Transcription analysis of the transgenic potato
The plant expression vector for betA , pCDH2 , was used to transform potato [15] . DNA was extracted from 15 randomly chosen kanamycin resistant transgenic potatoes . PCR was utilised as the initial screening method to select betA positive plants using primers mRNAl and CDH2. Approximately 90% of the transformed plants gave rise to the 1700 base pairs full-length betA fragment (data not shown) .

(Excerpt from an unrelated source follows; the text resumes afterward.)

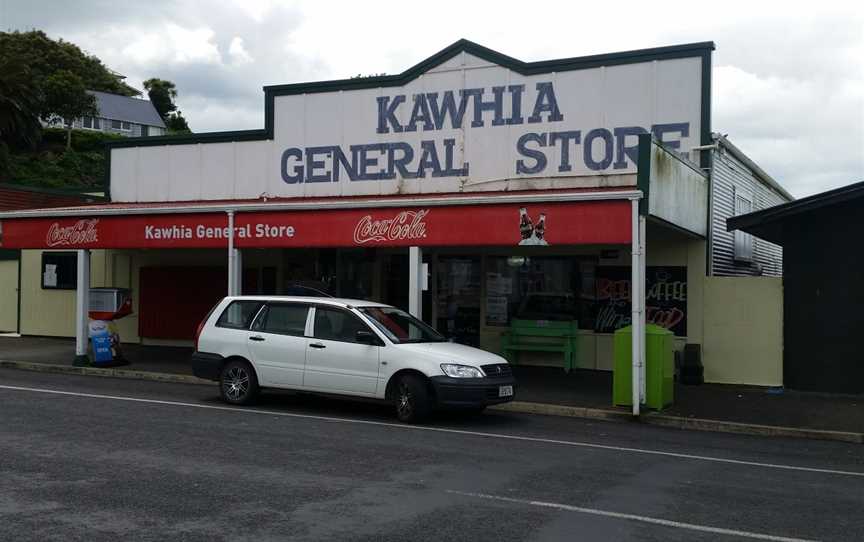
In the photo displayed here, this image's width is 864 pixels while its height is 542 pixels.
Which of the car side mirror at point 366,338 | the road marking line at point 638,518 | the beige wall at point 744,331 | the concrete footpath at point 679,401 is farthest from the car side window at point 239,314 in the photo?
the beige wall at point 744,331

In order to select plants expressing high levels of CDH the transgenic plants were grown in MS media supplemented with 50 mM choline. Under these selective conditions only the transgenic potato line CDH2 : 3 was able to form roots and hence was chosen for further investigations . PolyA"1" mRNA was isolated from leaves of this potato line. Double stranded cDNA was obtained by amplifying the purified mRNA using rTth polymerase and two strongly hybridising polynucleotide primers (mRNA and 2) . The primers were directed towards a 506 base pairs fragment of the betA gene. As shown in Figure 1, the transgenic potato line CDH2 : 3 gave rise to the desired cDNA fragment, whereas the control lane containing wild-type potato was empty.

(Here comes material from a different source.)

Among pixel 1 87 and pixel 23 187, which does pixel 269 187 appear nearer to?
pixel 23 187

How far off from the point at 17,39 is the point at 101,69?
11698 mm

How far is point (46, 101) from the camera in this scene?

Determination of the glycine betaine concentrations using NMR spectroscopy
As shown in Figure 2A, the glycine betaine resonance is denoted S-404, choline S-402, phosphocholine S-403, and
proline 203b in the 1H{13C} BIRD-HMQC NMR spectra. The volume under the peaks were integrated using the Bruker program 'uxnmr' (940501) and compared with a standard sample to calculate the concentrations (reference containing c. 1.20 mM of glycine betaine, etc.; 130 mM KC1 ; 20 mM inorganic phosphate; 1 mM DSS; pH* 7.40) . The maximal glycine betaine levels in the transgenic and wild-type potato were 95 ± 4 and 2 ± 1 μmol/kg FW, respectively, both obtained when grown in soil .
Furthermore, the 1H chemical shift of the row containing the glycine betaine peak is displayed in Figure 2B.
14N NMR spectroscopy was used to verify the presence of glycine betaine in the extracts (Figure 2C) .
Evaluation of the choline tolerance in growth experiments
Wild-type and transgenic potato grew equally well in MS medium without added choline. After increasing the choline concentration to 15 mM, the growth was severely retarded, particularly of the wild-type potato. As shown in Figure 3, the wild-type potato exhibited a 50% decrease in fresh weight whereas the transgenic potato only displayed a 15% decrease. However, after increasing the choline concentration to 30 mM the differences in fresh weight were not significant.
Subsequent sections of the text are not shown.